Спустя шесть лет после выхода «Фаринелли-кастрата» Жерар Корбье выпускает фильм «Король танцует», одним из главных героев которого стал знаменитый французский композитор XVII в. Жан Батист Люлли. Во многом повторяя успешную формулу предыдущего фильма, Корбье вновь представляет в образе старинного музыканта исключительно современного героя, однако на сей раз спектр затрагиваемых проблем выходит далеко за пределы поп-культуры.
Режиссер вновь находит повод для разговора о сексуальных отклонениях — его Люлли оказывается бисексуалом, склонным к содомии, и в сюжете неустанно звучит все та же тема общности музыки и секса. Причем масштаб композиторского дарования Люлли прямо пропорционален странности его сексуальных пристрастий — и его музыка, и его личная жизнь видятся как нечто ненормальное, разрушающее рамки дозволенного и общепринятого, но вместе с тем как нечто безотчетно притягательное, загадочное и волнующее.
Люлли в глазах придворных Людовика XIV воплощает все мыслимые и немыслимые пороки. Обладатель ярко выраженной южной внешности — смуглой кожи, носа с горбинкой и шапки спутанных черных кудрей, он — выскочка-иностранец, выходец из низов, невоспитанный и заносчивый, необузданный и импульсивный, всем своим поведением попирающий этикет самого изысканного двора Европы. В довершение всего Люлли имеет нетрадиционную сексуальную ориентацию, которую даже не пытается скрыть. Ему все время указывают на его место слуги и потешника, а он претендует быть не только законодателем музыкальных вкусов времени, но властителем дум самого короля и генератором тех новых ценностей, которые он, Люлли, вместе с Мольером пытаются привить великосветскому обществу. Этот бастард переворачивает жизнь двора вверх дном, задает новые правила игры, и уже сам Король-солнце начинает танцевать под его скрипку (в прямом и переносном смысле слова).
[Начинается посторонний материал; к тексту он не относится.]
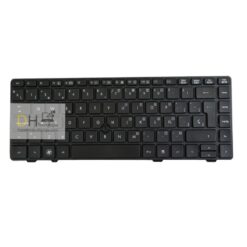 Teclado Para Hp Probook 6360b 6360t 639477-001 649916-001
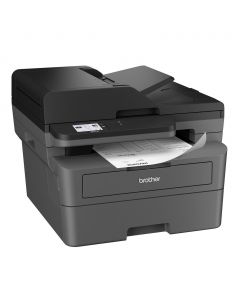 Brother Monochrome Laser All-in-One Printer MFC-L2807DW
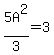 \"5A%5E2%2F3=3\"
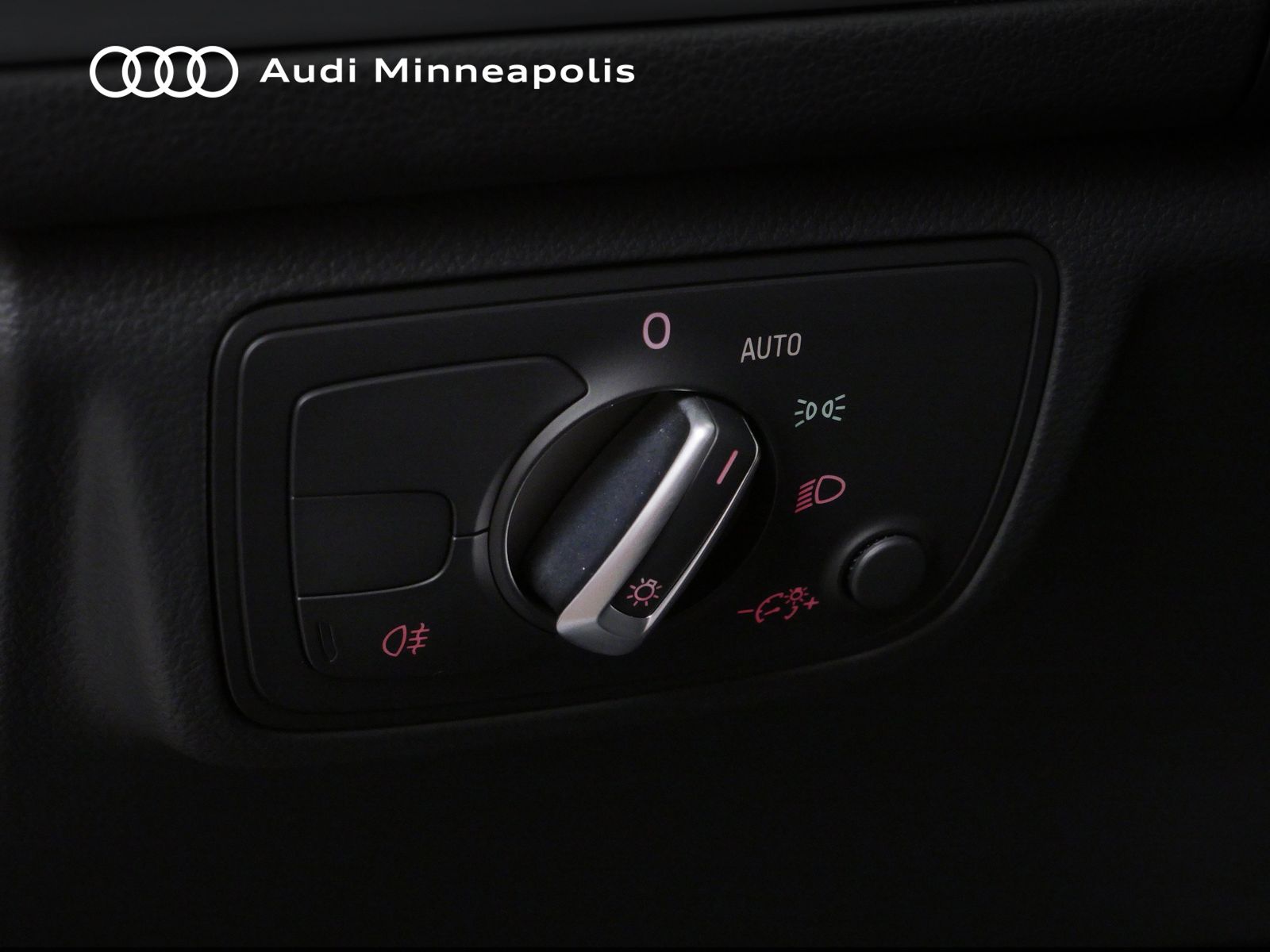 Thumbnail: 2012 Audi A6 - 20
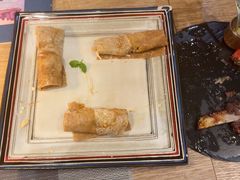 -LA CREPERIE BRETONNE布列塔尼法式餐厅(天童北路店)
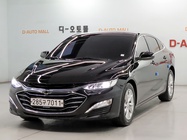 Chevrolet Malibu 2019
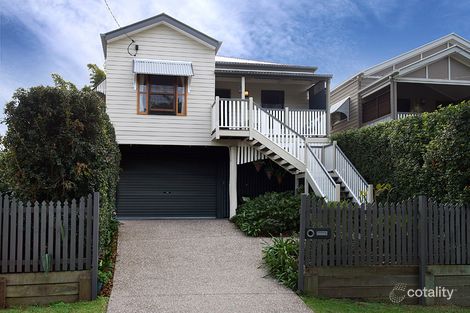 76 Thomas St, Sherwood, QLD 4075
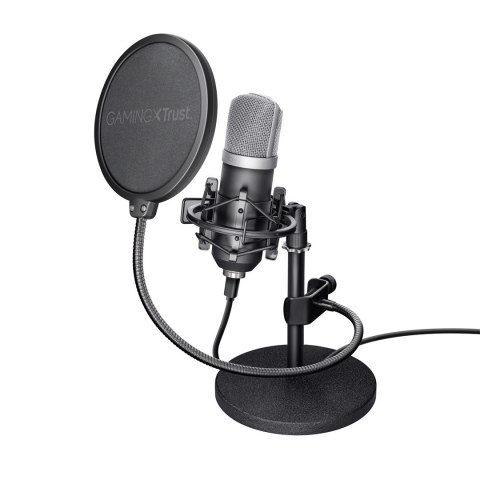 Mikrofon TRUST GXT 252 21753 Black Trust Mikrofon TRUST GXT 252 21753 Black Trust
Другой вопрос, насколько данный образ близок к историческим реалиям? На портретах Люлли мы не найдем ни ярко выраженной южной внешности, ни вызывающего взгляда — на них запечатлен благовоспитанный европеец XVII в., дородной фигуры и в окладистом парике. К тому же, как известно, Италия в те времена была общепризнанным монополистом, поставлявшим лучших композиторов для всех дворов Европы. По версии же Корбье, основателем национальной композиторской школы Франции был, по сути своей, дикарь-эмигрант, и именно его талант лежит в основании исторической славы французской музыкальной культуры.
Так кого же все-таки предъявляет нам Корбье под именем Люлли? Ответ станет очевидным, если вспомнить особенности миграционной политики Франции на протяжении ХХ в. В этом фильме о композиторе далекого XVII в. обнаруживают себя самые актуальные проблемы национальной идентичности современных французов, да и европейцев вообще. Здесь утверждается один из основополагающих аспектов все той же идеи толерантности, заключающийся в том, что за счет включения культуры других этносов общенациональная культура страны только выигрывает, становится более яркой, глубокой и многогранной. Именно поэтому, согласно Корбье, основы высокого музыкального искусства Франции заложил крикливый выходец из итальянской провинции.
Глава 6
Пункт покушения — оперный театр
Не секрет, что оперное искусство и кинематограф обнаруживают между собой более чем тесные связи и поразительные исторические параллели — начиная от законов внутреннего устройства, обусловленных синтезом искусств, и заканчивая аспектами социального функционирования.